Reading The World’s Smallest Hard Drive

You have a tiny twenty-year-old hard drive with a weird interface. How do you read it? If you’re [Will Whang], by reverse engineering, and building an interface board.

In many of our portable, mobile, and desktop computers, we’re used to solid-state storage. It’s fast and low power, and current supply-chain price hikes notwithstanding, affordable in the grand scheme of things. It wasn’t always this way though, a couple of decades ago a large flash drive was prohibitively expensive. Hard drive manufacturers did their best to fill the gap with tiny spinning-rust storage devices which led to the smallest of them all: the Toshiba MK4001MTD. It crammed 4 GB onto a 0.85″ platter, and could be found in a few devices such as high-end Nokia phones.

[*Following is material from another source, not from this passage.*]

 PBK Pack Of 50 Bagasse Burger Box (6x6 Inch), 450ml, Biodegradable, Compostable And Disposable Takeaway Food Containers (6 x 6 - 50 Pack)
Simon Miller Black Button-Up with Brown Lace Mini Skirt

Breaking out the Nokia’s hard drive interface.

The drive’s connector is a pattern of pads on a flexible PCB, one he couldn’t help noticing had a striking resemblance to an obscure SD card variant. Hooking it up to an SD reader didn’t work unfortunately, so a battered Nokia was called into service. It was found to be using something electrically similar to the SD cards, but with the ATA protocol familiar from the world of full-size hard drives.

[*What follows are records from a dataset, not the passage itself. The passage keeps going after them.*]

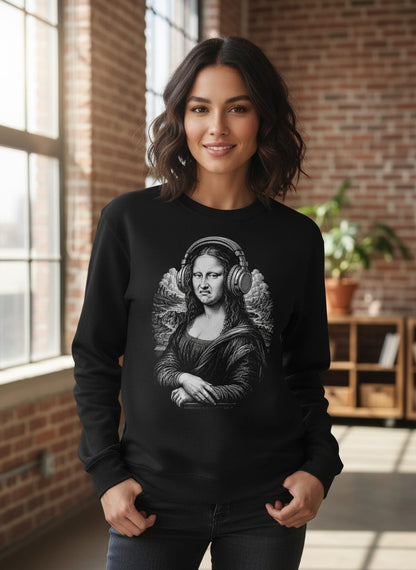 Disgusted Mona Lisa Headphones Funny Art Parody Sweatshirt - lifestyle model mockup - Black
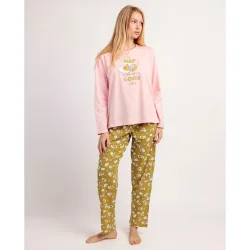 Pijama largo de mujer de punto de algodón con detalles en brillo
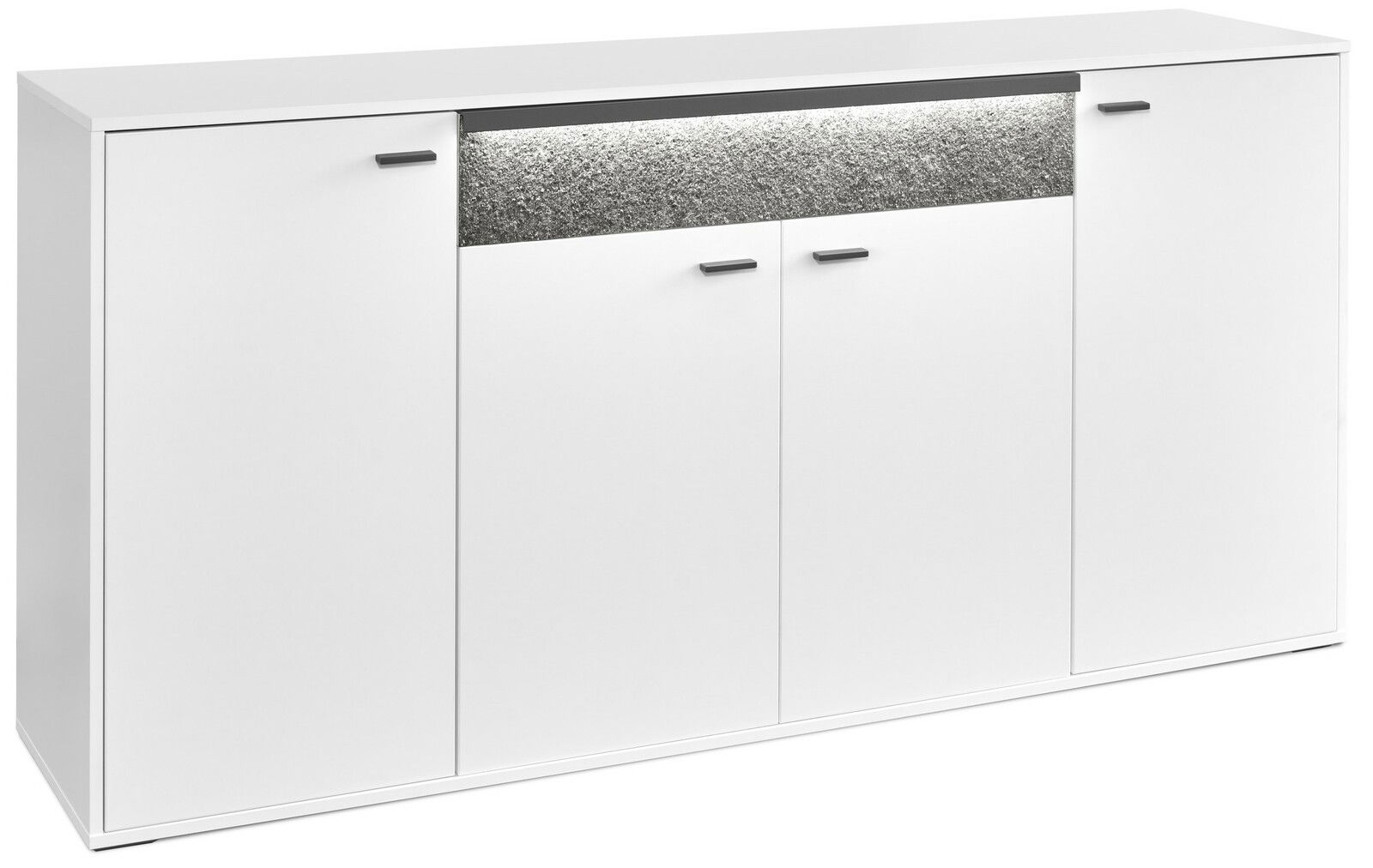Weißes Sideboard mit vier Türen und grauem Akzent, frontale Perspektive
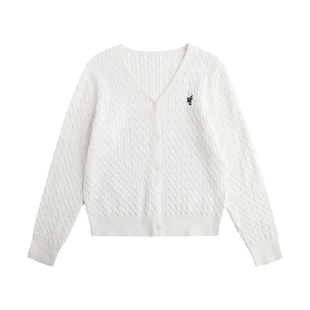 LINHOUSE复古米白色麻花刺绣圆领针织开衫通勤百搭V领毛衣上衣女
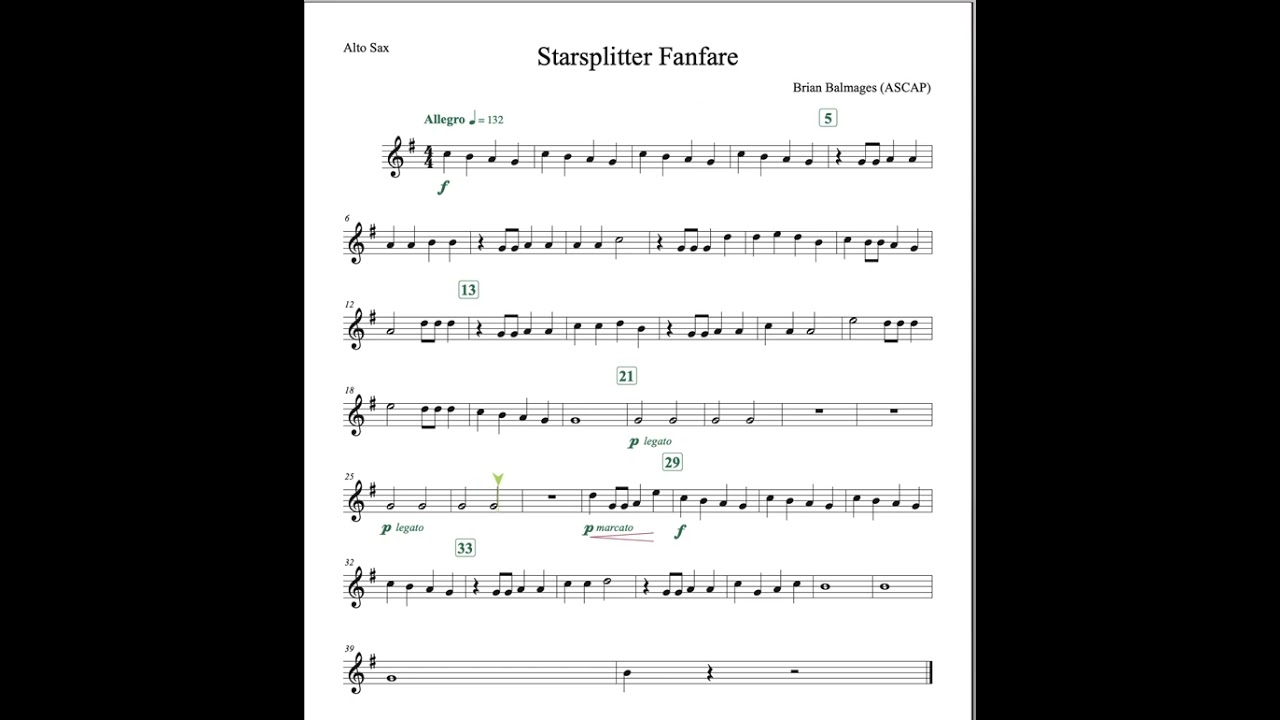 Alto Sax Starsplitter Fanfare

The interface uses the PIO capability of the RP2040, and the board makes a tidy peripheral in itself. We’re guessing not many of you have one of these drives, but perhaps if you do, those early 2000s phone pics aren’t lost for good after all.

These drives are rare enough that this is the first time we’ve featured one here at Hackaday, but we’ve certainly ventured into hard drive technology before.

3 thoughts on “Reading The World’s Smallest Hard Drive

  1. I remember one of those surplus houses in the 90s or early 2000s had similar sized HP hard drives, possibly with an ATA laptop interface, but on it’s side instead of it’s end. I believe they were about the size of a matchbox. Also, in my data recovery days I came across a CF drive. From memory, it was easier to put the platter into a different drive, rather than replace the heads. I could be wrong, but recall one of the earlier MP3 players having a CF or proprietary hard drive instead of flash.

    1. A few different mid-2000s mp3 players used internal CF-sized hard drives, like the Rio Carbon and the iPod Mini. Meanwhile, the regular-sized iPod used 1.8″ hard drives. (Incidentally, I’m fairly sure that the 1.8″ form factor was originally developed to fit inside PCMCIA slots, making it sort of a longer, older sibling of the CF-compatible microdrives).